Papers are full of articles and commentary on the current economic crisis, and the Conservative's response, or lack of it. This article, by Lawrence Martin in the Globe and Mail (Nov 27/08) offers a comparison to the Dirty Thirties in Canada, and how the depression was followed by two decades of non-Conservative rule. Here's an excerpt:
In Peru on the weekend, the Prime Minister spoke of having studied the history of the Great Depression. If so, it was time very well spent. Stephen Harper knows the dangers, the havoc, for one thing, that the Dirty Thirties wreaked on his conservative flock. It almost killed them.
On this continent, they spent two decades in the wilderness. In Canada, the Liberals, under Mackenzie King and later Louis St.
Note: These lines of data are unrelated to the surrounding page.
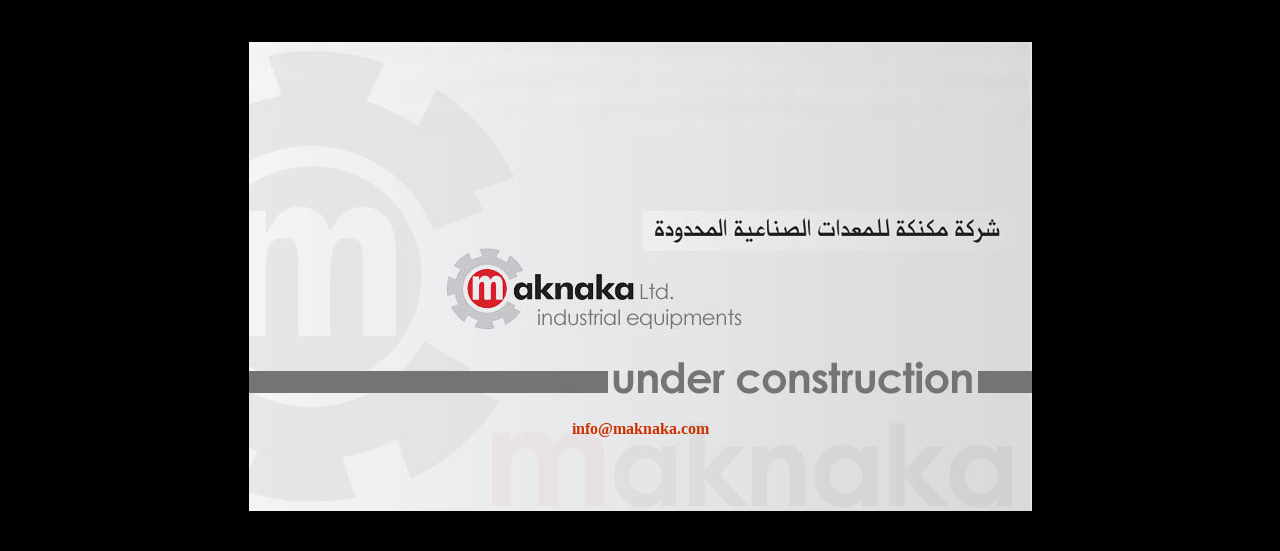

--- FILE ---
content_type: text/html
request_url: http://maknaka.com/
body_size: 813
content:
<html dir="rtl">

<head>
<meta http-equiv="Content-Language" content="en-us">
<meta http-equiv="Content-Type" content="text/html; charset=windows-1252">
<title>Maknaka.com</title>
</head>

<body link="#CC3300" bgcolor="#000000">

<p align="center">&nbsp;</p>
<div align="center">
<table border="0" width="783" id="table1" background="images/maknana.jpg" height="469" cellspacing="0" cellpadding="0">
	<tr>
		<td>&nbsp;<p>&nbsp;</p>
		<p>&nbsp;</p>
		<p>&nbsp;</p>
		<p>&nbsp;</p>
		<p>&nbsp;</p>
		<p>&nbsp;</p>
		<p>&nbsp;</p>
		<p>&nbsp;</p>
		<p>&nbsp;</p>
		<p align="center" dir="ltr"><b><font face="Tahoma">
		<a href="mailto:info@maknaka.com" style="text-decoration: none">
		info@maknaka.com</a></font></b></p>
		<p>&nbsp;</td>
	</tr>
</table>

</div>

</body>

</html>
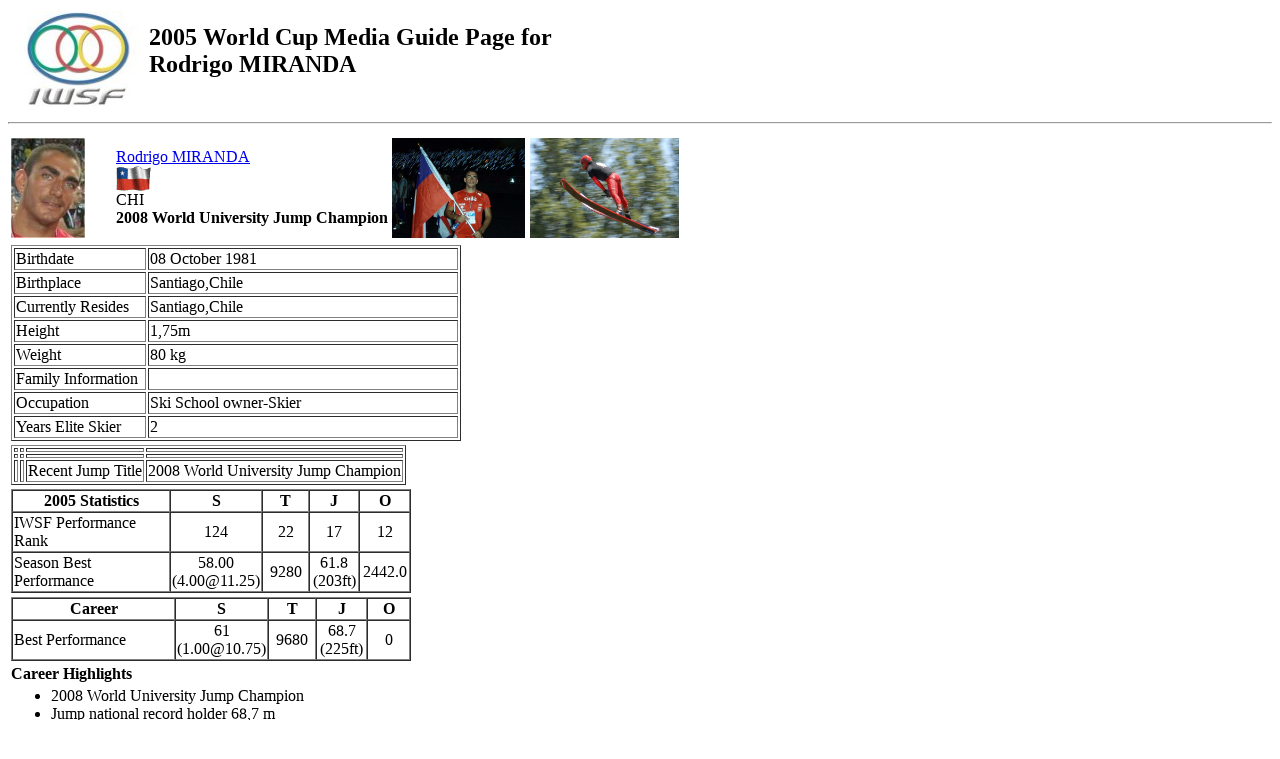

--- FILE ---
content_type: text/html
request_url: http://www.iwsfranking.com/skierinfo/mediapage05.php?firstname=Rodrigo&lastname=MIRANDA
body_size: 1314
content:
<!DOCTYPE HTML PUBLIC "-//W3C//DTD HTML 4.0 Transitional//EN">


<html><head></head><body><!--select * from ranking where last='MIRANDA' and first='Rodrigo'--><table><tr><td><img src="newlogo_iwsf_xsm.jpg"></td><td><h2>2005 World Cup Media Guide Page for<br> Rodrigo MIRANDA</h2></td</tr></table><hr>
<!--select * from highlights where ID='151' order by rank--><!--select * from sponsors where ID='151' --><table >
<tr><td width="15%">
<img src="images/RodrigoMIRANDA.jpg" height = "100"></td>
<td><table ><tr><td><a href="info/displayskier.php3?event=&lastname=MIRANDA&firstname=Rodrigo">Rodrigo MIRANDA</a><br><img src="flags/CHI.gif" alt="CHI"><br>CHI<br><b>2008 World University Jump Champion</b></td>
<td><a href="info/infoimages/miranda3a.jpg"><img src="info/infoimages/miranda3a.jpg" height = "100"></a></td>
<td><!-- 1st test true-->
<!-- 2nd test true-->
<!-- 3rd test true-->
<a href="info/infoimages/rmirandajump1.JPG"><img src="info/infoimages/rmirandajump1.JPG" height = "100"></a><!--rmirandajump1.JPG   --></td></tr></table></td></tr>
<tr><td  colspan=2>
<table border width=450>
<tr><td width=30%>Birthdate</td><td>08 October 1981</td></tr>
<tr><td>Birthplace</td><td>Santiago,Chile</td></tr>
<tr><td>Currently Resides</td><td>Santiago,Chile</td></tr>
<tr><td>Height</td><td>1,75m</td></tr>
<tr><td>Weight</td><td>80 kg</td></tr>
<tr><td>Family Information</td><td></td></tr>
<tr><td>Occupation</td><td>Ski School owner-Skier</td></tr>
<tr><td>Years Elite Skier</td><td>2</td></tr>
</table>
</td></tr>
<tr><td  colspan=2>
<table border >
<tr><td ></td><td></td><td>
</td><td></td></tr>
<tr><td ></td><td></td><td>
</td><td></td></tr>
<tr><td ></td><td></td><td>
Recent Jump Title</td><td>2008 World University Jump Champion</td></tr>
</table></td></tr>
</td></tr>

<tr><td  colspan=2>
<table width=400 cellspacing=0 border>
<tr>
<th width=48%>2005 Statistics</th>
<th width=13%>S</th>
<th width=13%>T</th>
<th width=13%>J</th>
<th width=13%>O</th>
</tr>

<tr>
<td >IWSF Performance Rank</td>
<td align=center>124</td>
<td align=center>22</td>
<td align=center>17</td>
<td align=center>12</td>
</tr>

<tr>
<td>Season Best Performance</td>
<td align=center>58.00<br>(4.00@11.25)</td>

<td align=center> 9280</td>
<td align=center>61.8<br>(203ft)</td>

<td align=center>2442.0</td>
</tr>


</table>
</td></tr>

<tr><td  colspan=2>
<table width=400 cellspacing=0 border>
<tr>
<th width=48%>Career</th>
<th width=13%>S</th>
<th width=13%>T</th>
<th width=13%>J</th>
<th width=13%>O</th>
</tr>
<tr>
<td>Best Performance</td>
<td align=center>61<br>(1.00@10.75)</td>

<td align=center>9680</td>
<td align=center>68.7<br>(225ft)</td>
<td align=center>0</td>
</tr>
</table>
</td></tr>
<tr><td colspan=2><b>Career Highlights</b></td></tr><tr><td colspan=2><ul><li>2008 World University Jump Champion
<li>Jump national record holder 68,7 m
<li>2008 slalom-tricks-jump and overall  National champion
<li>2009 slalom-tricks-jump and overall  National champion
<li>2008 Copa America Tour of Champions Slalom Champion
<li>2008 Pan Am Championships Overall Bronze medal
<li>2008 Pan Am Championships Jump Bronze medal
<li>XV Pan Am Games Rio 2007 Jump bronze medal
<li>2005 World Games Jump 3rd place
<li>2005 World Games Tricks 3rd place
</ul>
</td></tr>
<tr><td colspan=2><b>Sponsors</b></td></tr>
<tr><td colspan=2>
Mirandas Water Ski School
</td></tr>
<tr><td colspan=2>
Ado Chile
</td></tr>
<tr><td colspan=2>
Cecinas San Pablo
</td></tr>
<tr><td colspan=2><a href="info/displayskier.php3?event=&lastname=MIRANDA&firstname=Rodrigo">
More Information and pictures</a></td></tr></table>
<hr>


</body>
</html>
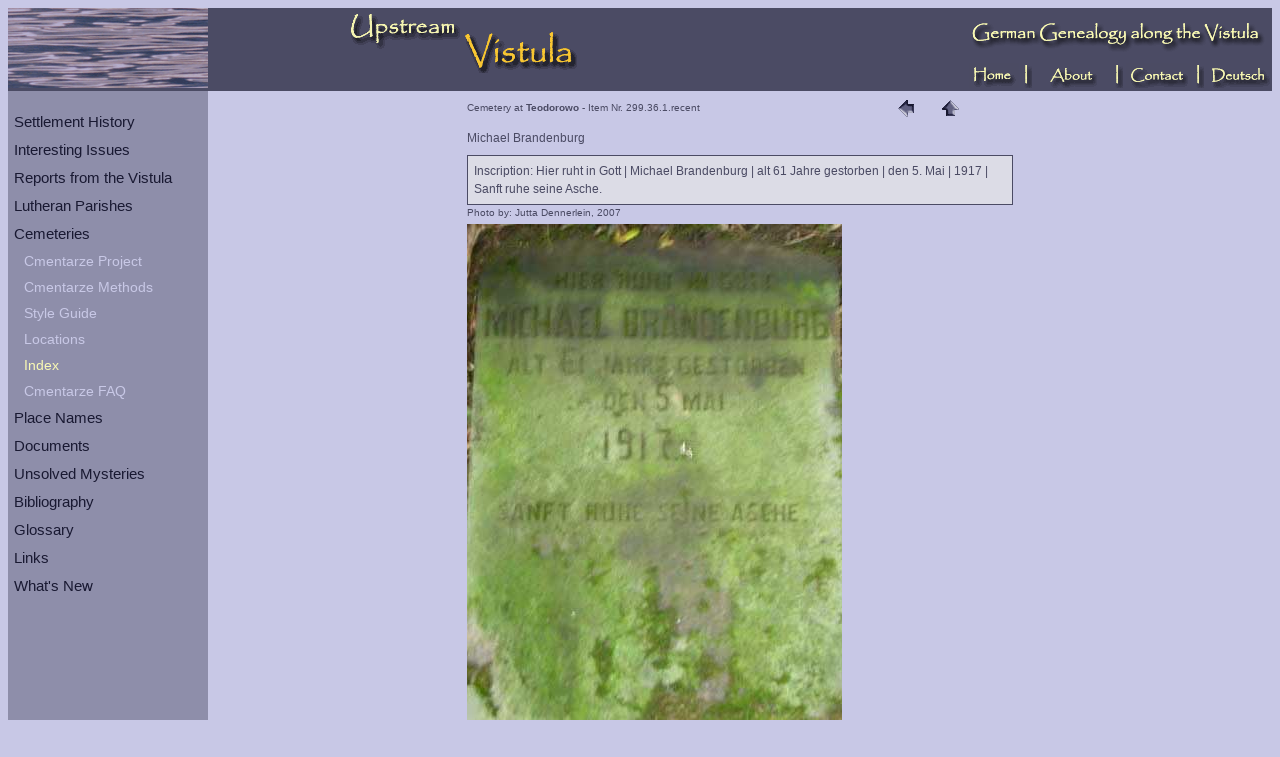

--- FILE ---
content_type: text/html; charset=UTF-8
request_url: http://www.upstreamvistula.org/Cemeteries/Cemetery_Item.php?id=299&nr=36&order_nr=1&type=recent&n_searchstring=&i_searchstring=&sortselect=
body_size: 7187
content:
<!DOCTYPE html PUBLIC "-//W3C//DTD HTML 4.01 Transitional//EN">
<html>
<head>
<meta name="generator" content="HTML Tidy, see www.w3.org">
<meta http-equiv="Content-Type" content="text/html; charset=utf-8" />
<meta http-equiv="Content-Language" content="EN">
<meta name="Author" content="(c) Jutta Dennerlein">
<meta name="Robots" content="FOLLOW, INDEX">
<meta name="revisit-after" content="30">
<meta name="keywords" content="">
<title>Upstream Vistula - Cemetery Item</title>

<link rel="SHORTCUT ICON" href="../favicon.ico">
<!-- CSS TopLevel Start -->
<link rel="stylesheet" type="text/css" href="../Style.css">
<style type="text/css">
BODY 	      { background-image: url(../Images/BG_Light.gif); list-style-image: url(../Images/List1.gif) }
.standard      { background-image: url(../Images/BG_Light.gif) }
.menu      { background-image: url(../Images/BG_Medium.gif) }
.invers      { color: #fafab4; background-image: url(../Images/BG_Dark.gif); list-style-image: url(../Images/List1_invers.gif) }
</style>
<!-- CSS TopLevel Ende -->

<script type="text/javascript" language="JavaScript">
        <!--        
        function ChImg(ImgName,FileName)
        {
        if (document.images)
        ImgName.src=FileName
        }
       //-->
    
</script>
</head>
<body>
<table border="0" cellpadding="0" cellspacing="0" width="100%" height="100%">
<tr>
<td colspan="3" height="80">

<!-- Logo TopLevel Start -->
<table width="100%" cellspacing="0" cellpadding="0" class="invers" >
<tr>
<td rowspan="2">
<img SRC="../Images/Image_UpsVi.gif" alt="Vistula waves" width="200" height="80"></td>

<td rowspan="2">
<img SRC="../Images/Logo_UpsVi_1.gif" alt="Upstream Vistula" width="240" height="65"></td>

<td align="right">
<img SRC="../Images/GermanGenealogy.gif" alt="German Genealogy along the Vistula" width="311" height="55">
</td>
</tr>

<tr>
<td>
<div align="right">

<a href="../index.htm" 
onmouseover="ChImg(Home, '../Images/Navi_Home_over.gif')" 
onmouseout="ChImg(Home, '../Images/Navi_Home.gif')">
<img SRC="../Images/Navi_Home.gif" name="Home" alt="Home" width="50" height="25"></a> 
<img src= "../Images/Navi_Sep.gif" alt="" width="10" height="25"> 

<a href="../Main/About.htm"
onmouseover="ChImg(About, '../Images/Navi_About_over.gif')" 
onmouseout="ChImg(About, '../Images/Navi_About.gif')">
<img src= "../Images/Navi_About.gif" name="About" alt="About" width= "75" height="25"></a> 
<img SRC="../Images/Navi_Sep.gif" alt="" width="10" height= "25"> 

<a href="../Main/Contact.htm" 
onmouseover="ChImg(Contact, '../Images/Navi_Contact_over.gif')" 
onmouseout="ChImg(Contact, '../Images/Navi_Contact.gif')">
<img SRC="../Images/Navi_Contact.gif"name="Contact" alt="Contact" width="65" height="25"></a> 
<img src= "../Images/Navi_Sep.gif" alt="" width="10" height="25"> 

<a href="Cemetery_Item_D.php?id=299&nr=36&order_nr=1&type=recent&n_searchstring=&i_searchstring=&sortselect="
onmouseover="ChImg(Index, '../Images/Navi_Deutsch_over.gif')" 
onmouseout="ChImg(Index, '../Images/Navi_Deutsch.gif')">
<img SRC="../Images/Navi_Deutsch.gif" name="Index" alt="Deutsche Version" width="65" height="25"></a>

</div>
</td>
</tr>
</table>

<!-- Logo TopLevel Ende -->
</td>
</tr>

<tr class="menu">
<td><img SRC="../Images/BlindGif.gif" alt=""  border="0" height="510" width="1"></td>
<td valign="top" width="199">

<!-- Menu Home TopLevel Start -->
<div align="left">
<table border="0" cellpadding="5" cellspacing="0" class="menu">
<tr>
<td><img SRC="../Images/BlindGif.gif" alt="" border="0" height="7" width="189"></td>
</tr>

<tr>
<td><a href="../History/History.htm" 
class="menu_level_1">Settlement History</a> </td>
</tr>

<tr>
<td><a href="../Characteristics/Characteristics.htm" 
class="menu_level_1">Interesting Issues</a> </td>
</tr>

<tr>
<td><a href="../Reports/Reports.htm"
class="menu_level_1">Reports from the Vistula</a> </td>
</tr>

<tr>
<td><a href="../Parishes/Parishes.htm" 
class="menu_level_1">Lutheran Parishes</a> </td>
</tr>

<tr>
<td><a href="../Cemeteries/Cemeteries.htm" 
class="menu_level_1">Cemeteries</a> </td>
</tr>

<tr>
<td><a href="../Cemeteries/Cemeteries_Project.htm" 
class="menu_level_2">Cmentarze Project</a> </td>
</tr>

<tr>
<td><a href="../Cemeteries/Cemeteries_Methods.htm" 
class="menu_level_2">Cmentarze Methods</a> </td>
</tr>

<tr>
<td><a href="../Cemeteries/Cemeteries_Style_Guide.htm" 
class="menu_level_2">Style Guide</a> </td>
</tr>

<tr>
<td><a href="Cemeteries_Distribution.htm" 
class="menu_level_2">Locations</a> </td>
</tr>

<tr>
<td><a href="../Cemeteries/Cemeteries_List.php?n_searchstring=&i_searchstring=&sortselect=" 
class="menu_level_2_a">Index</a> </td>
</tr>

<tr>
<td><a href="Cemeteries_FAQ.htm" 
class="menu_level_2">Cmentarze FAQ</a> </td>
</tr>

<tr>
<td><a href="../Places/Places.htm" 
class="menu_level_1">Place Names</a> </td>
</tr>

<tr>
<td><a href="../Documents/Documents.htm" 
class="menu_level_1">Documents</a> </td>
</tr>

<tr>
<td><a href="../Mysteries/Mysteries.htm" 
class="menu_level_1">Unsolved Mysteries</a> </td>
</tr>


<tr>
<td><a href="../Publications/Publications.php?searchstring=&todisp=&from_rec=&to_rec=" 
class="menu_level_1">Bibliography</a> </td>
</tr>

<tr>
<td><a href="../Main/Glossary.htm" 
class="menu_level_1">Glossary</a> </td>
</tr>

<tr>
<td><a href="../Main/Links.htm"
class="menu_level_1">Links</a> </td>
</tr>

<tr>
<td><a href="../Main/New.htm" 
class="menu_level_1">What's New</a> </td>
</tr>

</table>
</div>

<!-- Menu Home TopLevel Ende -->
</td>
<td class="standard" valign="top">

<!-- Content Start -->

<div align="center">
<table border="0" cellpadding="2" cellspacing="0" width="550">
	<tr>

<!-- Cemetery Item-->

<td width="430" align="left"><p class="cem_caption" >Cemetery at <b>Teodorowo</b> - Item Nr. 299.36.1.recent</p></td><TD width="40" align="center"><A href="Cemetery_Item.php?id=299&nr=35&order_nr=1&type=recent&n_searchstring=&i_searchstring=&sortselect="><IMG src="../Images/previous.gif" height="30" width="30" border="0" alt="Previous"></A></TD><TD width="40" align="center"><a href="Cemetery_Distinct.php?id=299&type=recent&n_searchstring=&i_searchstring=&sortselect="><IMG src="../Images/home.gif" height="30" width="30" border="0" alt="Home"></a></TD><TD width="40" align="center"></TD></tr><tr><td colspan="4"><p class="cem_comment">Michael Brandenburg</p><p class="cem_inscription">Inscription: Hier ruht in Gott | Michael Brandenburg | alt 61 Jahre gestorben | den 5. Mai | 1917 | Sanft ruhe seine Asche.</p><p class="cem_sources">Photo by: Jutta Dennerlein, 2007</p></td></tr><tr><td colspan="4"><IMG src="299_Teodorowo/images/2007_Polen_0589.jpg" border="0" alt=""></td></tr></table><!-- Cemetery Item Ende -->


</div>
<!-- Content Ende -->
</td>
</tr>
<!-- Footer Start -->
<tr>
<td></td><td></td>
<td><p class="footer">&copy; UpstreamVistula.org 2005</p></td>
</tr>
<!-- Footer Ende -->

</table>
</body>
</html>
Laurent, governed from 1935 to 1957. In the United States, the Democrats held power from 1932 to 1952, when Dwight Eisenhower arrived in the Oval Office with his golf clubs.
With the Depression, the primordial economic pillars of conservatism crumbled, giving birth also to the CCF, later the New Democratic Party. Today there isn't such a blanket invalidation of the precepts. But the shift to the Keynesian approach is proceeding with vigour. Its embracers include a reluctant Mr. Harper, who, in making an abrupt and somewhat embarrassing turnabout on the question of deficits, is at least demonstrating a flexibility that some of his political forebears did not.
Here's another one from the Globe (Nov 29/08), by Jeffrey Simpson, that describes Harper as "economist with a tin heart, politician with a tin ear". He says, in part:
Prime Minister Stephen Harper called an election to secure a majority, and failed to get one.
This week, he created a completely unnecessary crisis that now threatens his government's very survival. And they call Mr. Harper a great strategist and superior tactician?
Thursday's economic statement was an economic lame duck and a political boner. It revealed, among other things, the kind of Conservative Party that all but its core supporters suspected would eventually be outed: a group of ideologues, led by a Prime Minister who discarded his campaign sweater to reveal an economist with a tin heart and a politician who looks everywhere for political advantage.
Instead of trying to grow Conservative support, he appealed only to his party's core. Instead of acting in a statesmanlike fashion at a time of crisis, he opted to play politics, proposing to cancel public subsidies for parties, a move that would disproportionately benefit his.
Instead of reaching out, as leader of a minority government and as president-elect Barack Obama is doing by talking to moderate Republicans, he smacked his opponents in the chops. Instead of heeding the advice of economists everywhere that the economy needs stimulus, he got his Minister of Finance to present a budget that offered cutbacks and tiny surpluses that absolutely no one believes will be realized.
Lightening up a bit, Tabatha Southey of the Globe (Nov 29/08) discusses an upcoming book, Bailout Nation. The book puts the bailout dollars in a different perspective:
Louisiana Purchase: $217-billion (all costs in current U.S. dollars, adjusted for inflation)
New Deal: $500-billion (estimated)
Marshall Plan: $115.3-billion
Korean War: $454-billion
Race to the moon: $237-billion
Vietnam War: $698-billion
National Aeronautics and Space Administration: $416.7-billion
Savings-and-loan crisis: $256-billion
Invasion of Iraq: $597-billion, to date
The combined total cost is $3.92-trillion.
The cost of the bailout is set at around $7-trillion.
She proposes an interesting scenario - they borrow it, say from China, save the economy, and quickly pay it back.